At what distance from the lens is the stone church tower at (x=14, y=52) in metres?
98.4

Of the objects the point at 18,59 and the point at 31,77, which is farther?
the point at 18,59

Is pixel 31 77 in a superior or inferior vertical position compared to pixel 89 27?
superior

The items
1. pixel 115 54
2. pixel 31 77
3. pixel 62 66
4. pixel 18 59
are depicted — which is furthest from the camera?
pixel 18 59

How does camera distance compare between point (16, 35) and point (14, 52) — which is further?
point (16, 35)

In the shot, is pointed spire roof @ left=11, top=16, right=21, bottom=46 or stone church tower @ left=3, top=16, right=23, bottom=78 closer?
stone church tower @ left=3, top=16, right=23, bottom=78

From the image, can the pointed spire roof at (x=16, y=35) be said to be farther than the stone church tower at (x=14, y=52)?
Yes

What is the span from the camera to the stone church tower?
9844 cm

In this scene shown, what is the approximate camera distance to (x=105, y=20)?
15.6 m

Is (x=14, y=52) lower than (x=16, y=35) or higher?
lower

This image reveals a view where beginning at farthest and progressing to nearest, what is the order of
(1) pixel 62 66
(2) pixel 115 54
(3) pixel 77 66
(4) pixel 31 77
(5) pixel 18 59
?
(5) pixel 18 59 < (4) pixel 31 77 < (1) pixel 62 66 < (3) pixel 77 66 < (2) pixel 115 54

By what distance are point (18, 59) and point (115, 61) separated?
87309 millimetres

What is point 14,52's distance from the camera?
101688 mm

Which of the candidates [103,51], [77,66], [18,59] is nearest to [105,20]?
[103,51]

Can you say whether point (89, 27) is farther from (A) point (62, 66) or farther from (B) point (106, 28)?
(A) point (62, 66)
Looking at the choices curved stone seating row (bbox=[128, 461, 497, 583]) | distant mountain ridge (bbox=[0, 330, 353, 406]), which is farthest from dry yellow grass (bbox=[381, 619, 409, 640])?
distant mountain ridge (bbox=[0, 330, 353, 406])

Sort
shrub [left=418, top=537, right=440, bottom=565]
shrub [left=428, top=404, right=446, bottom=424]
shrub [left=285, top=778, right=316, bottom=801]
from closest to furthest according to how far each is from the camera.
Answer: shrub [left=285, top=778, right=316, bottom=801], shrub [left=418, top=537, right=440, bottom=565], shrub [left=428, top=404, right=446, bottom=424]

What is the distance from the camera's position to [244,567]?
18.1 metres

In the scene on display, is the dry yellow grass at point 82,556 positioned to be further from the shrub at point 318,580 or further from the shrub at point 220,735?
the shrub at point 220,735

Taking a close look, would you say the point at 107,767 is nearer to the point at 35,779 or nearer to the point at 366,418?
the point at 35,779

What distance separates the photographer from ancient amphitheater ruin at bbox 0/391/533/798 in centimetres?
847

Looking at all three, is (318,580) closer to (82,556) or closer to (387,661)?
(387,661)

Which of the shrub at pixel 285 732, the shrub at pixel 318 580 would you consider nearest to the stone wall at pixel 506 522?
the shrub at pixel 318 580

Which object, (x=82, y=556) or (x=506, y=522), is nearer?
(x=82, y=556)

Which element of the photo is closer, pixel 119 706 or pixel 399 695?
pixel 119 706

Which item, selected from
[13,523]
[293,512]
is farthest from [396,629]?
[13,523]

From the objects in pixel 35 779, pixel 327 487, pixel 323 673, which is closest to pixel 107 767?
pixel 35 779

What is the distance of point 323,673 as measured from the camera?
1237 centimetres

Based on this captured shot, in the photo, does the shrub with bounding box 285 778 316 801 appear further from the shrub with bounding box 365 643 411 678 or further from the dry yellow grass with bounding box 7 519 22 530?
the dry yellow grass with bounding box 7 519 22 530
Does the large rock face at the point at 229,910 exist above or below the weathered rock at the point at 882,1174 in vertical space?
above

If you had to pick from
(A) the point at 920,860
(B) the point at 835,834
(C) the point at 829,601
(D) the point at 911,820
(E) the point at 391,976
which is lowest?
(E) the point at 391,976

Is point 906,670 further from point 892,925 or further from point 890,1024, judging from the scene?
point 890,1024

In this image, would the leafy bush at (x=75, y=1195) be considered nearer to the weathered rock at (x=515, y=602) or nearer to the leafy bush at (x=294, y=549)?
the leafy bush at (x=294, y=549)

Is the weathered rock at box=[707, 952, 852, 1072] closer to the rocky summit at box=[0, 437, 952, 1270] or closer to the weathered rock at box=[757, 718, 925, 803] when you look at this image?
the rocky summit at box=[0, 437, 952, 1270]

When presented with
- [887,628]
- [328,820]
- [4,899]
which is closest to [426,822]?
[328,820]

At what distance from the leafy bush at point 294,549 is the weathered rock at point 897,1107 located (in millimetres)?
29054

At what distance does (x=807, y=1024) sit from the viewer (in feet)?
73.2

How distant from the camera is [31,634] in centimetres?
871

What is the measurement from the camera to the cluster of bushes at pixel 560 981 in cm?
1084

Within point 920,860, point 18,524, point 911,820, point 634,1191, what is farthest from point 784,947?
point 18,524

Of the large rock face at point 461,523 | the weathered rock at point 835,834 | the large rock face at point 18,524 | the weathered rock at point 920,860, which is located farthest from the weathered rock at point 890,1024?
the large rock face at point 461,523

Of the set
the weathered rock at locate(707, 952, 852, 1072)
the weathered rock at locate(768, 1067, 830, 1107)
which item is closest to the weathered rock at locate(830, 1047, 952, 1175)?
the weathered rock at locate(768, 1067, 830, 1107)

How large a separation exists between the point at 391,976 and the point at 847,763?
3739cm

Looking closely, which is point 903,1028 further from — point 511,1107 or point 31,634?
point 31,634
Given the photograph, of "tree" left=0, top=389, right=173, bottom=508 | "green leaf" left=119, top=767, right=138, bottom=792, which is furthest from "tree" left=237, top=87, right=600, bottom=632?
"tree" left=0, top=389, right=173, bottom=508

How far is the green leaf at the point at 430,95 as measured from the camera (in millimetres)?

=-=-=-=-=

Task directions -
Could you copy out all of the items above word for word, with nothing altered or left out?

Completed exercise -
At what distance from the lens is the stone church tower at (x=14, y=52) in metres?
98.4

Of the objects the point at 18,59 and the point at 31,77, which is farther?
the point at 18,59

Is pixel 31 77 in a superior or inferior vertical position compared to pixel 89 27?
superior

The items
1. pixel 115 54
2. pixel 31 77
3. pixel 62 66
4. pixel 18 59
are depicted — which is furthest from the camera?
pixel 18 59

How does camera distance compare between point (16, 35) and point (14, 52) — which is further?
point (16, 35)

In the shot, is pointed spire roof @ left=11, top=16, right=21, bottom=46 or stone church tower @ left=3, top=16, right=23, bottom=78 closer?
stone church tower @ left=3, top=16, right=23, bottom=78

From the image, can the pointed spire roof at (x=16, y=35) be said to be farther than the stone church tower at (x=14, y=52)?
Yes

What is the span from the camera to the stone church tower?
9844 cm

In this scene shown, what is the approximate camera distance to (x=105, y=20)?
15.6 m

Is (x=14, y=52) lower than (x=16, y=35) or higher?
lower

This image reveals a view where beginning at farthest and progressing to nearest, what is the order of
(1) pixel 62 66
(2) pixel 115 54
(3) pixel 77 66
(4) pixel 31 77
(5) pixel 18 59
?
(5) pixel 18 59 < (4) pixel 31 77 < (1) pixel 62 66 < (3) pixel 77 66 < (2) pixel 115 54

By what distance are point (18, 59) and point (115, 61) separated?
87309 millimetres

What is point 14,52's distance from the camera?
101688 mm

Which of the candidates [103,51], [77,66], [18,59] is nearest to [105,20]?
[103,51]

Can you say whether point (89, 27) is farther from (A) point (62, 66) or farther from (B) point (106, 28)?
(A) point (62, 66)
Looking at the choices curved stone seating row (bbox=[128, 461, 497, 583]) | distant mountain ridge (bbox=[0, 330, 353, 406]), which is farthest from dry yellow grass (bbox=[381, 619, 409, 640])?
distant mountain ridge (bbox=[0, 330, 353, 406])

Sort
shrub [left=418, top=537, right=440, bottom=565]
shrub [left=428, top=404, right=446, bottom=424]
shrub [left=285, top=778, right=316, bottom=801]
from closest to furthest according to how far each is from the camera.
Answer: shrub [left=285, top=778, right=316, bottom=801], shrub [left=418, top=537, right=440, bottom=565], shrub [left=428, top=404, right=446, bottom=424]

What is the distance from the camera's position to [244,567]?
18.1 metres

In the scene on display, is the dry yellow grass at point 82,556 positioned to be further from the shrub at point 318,580 or further from the shrub at point 220,735?
the shrub at point 220,735

Taking a close look, would you say the point at 107,767 is nearer to the point at 35,779 or nearer to the point at 366,418?
the point at 35,779

What distance separates the photographer from ancient amphitheater ruin at bbox 0/391/533/798 in centimetres?
847

Looking at all three, is (318,580) closer to (82,556) or closer to (387,661)?
(387,661)

Which of the shrub at pixel 285 732, the shrub at pixel 318 580 would you consider nearest to the stone wall at pixel 506 522?
the shrub at pixel 318 580

Which object, (x=82, y=556) or (x=506, y=522), is nearer?
(x=82, y=556)

Which element of the photo is closer, pixel 119 706 or pixel 399 695?
pixel 119 706

Which item, selected from
[13,523]
[293,512]
is farthest from [396,629]?
[13,523]

From the objects in pixel 35 779, pixel 327 487, pixel 323 673, which is closest to pixel 107 767?
pixel 35 779

What is the distance of point 323,673 as measured from the camera?
1237 centimetres

Based on this captured shot, in the photo, does the shrub with bounding box 285 778 316 801 appear further from the shrub with bounding box 365 643 411 678 or further from the dry yellow grass with bounding box 7 519 22 530?
the dry yellow grass with bounding box 7 519 22 530
Does the large rock face at the point at 229,910 exist above or below the weathered rock at the point at 882,1174 in vertical space?
above

If you had to pick from
(A) the point at 920,860
(B) the point at 835,834
(C) the point at 829,601
(D) the point at 911,820
(E) the point at 391,976
which is lowest?
(E) the point at 391,976

Is point 906,670 further from point 892,925 or further from point 890,1024, judging from the scene?
point 890,1024

In this image, would the leafy bush at (x=75, y=1195) be considered nearer to the weathered rock at (x=515, y=602) or nearer to the leafy bush at (x=294, y=549)?
the leafy bush at (x=294, y=549)

Is the weathered rock at box=[707, 952, 852, 1072] closer to the rocky summit at box=[0, 437, 952, 1270] or closer to the weathered rock at box=[757, 718, 925, 803] when you look at this image?
the rocky summit at box=[0, 437, 952, 1270]

When presented with
- [887,628]
- [328,820]
- [4,899]
which is closest to [426,822]?
[328,820]

At what distance from the leafy bush at point 294,549 is the weathered rock at point 897,1107 located (in millimetres)?
29054

At what distance does (x=807, y=1024) sit from the viewer (in feet)?
73.2

How distant from the camera is [31,634] in centimetres?
871

What is the measurement from the camera to the cluster of bushes at pixel 560 981 in cm?
1084

Within point 920,860, point 18,524, point 911,820, point 634,1191, what is farthest from point 784,947?
point 18,524

Of the large rock face at point 461,523 | the weathered rock at point 835,834 | the large rock face at point 18,524 | the weathered rock at point 920,860, which is located farthest from the weathered rock at point 890,1024?
the large rock face at point 461,523

Of the set
the weathered rock at locate(707, 952, 852, 1072)
the weathered rock at locate(768, 1067, 830, 1107)
which item is closest to the weathered rock at locate(830, 1047, 952, 1175)?
the weathered rock at locate(768, 1067, 830, 1107)

How large a separation exists between the point at 391,976 and the point at 847,763?
3739cm

Looking closely, which is point 903,1028 further from — point 511,1107 or point 31,634?
point 31,634
Given the photograph, of "tree" left=0, top=389, right=173, bottom=508 | "green leaf" left=119, top=767, right=138, bottom=792, which is furthest from "tree" left=237, top=87, right=600, bottom=632?
"tree" left=0, top=389, right=173, bottom=508

How far is the green leaf at the point at 430,95 as measured from the camera (in millimetres)?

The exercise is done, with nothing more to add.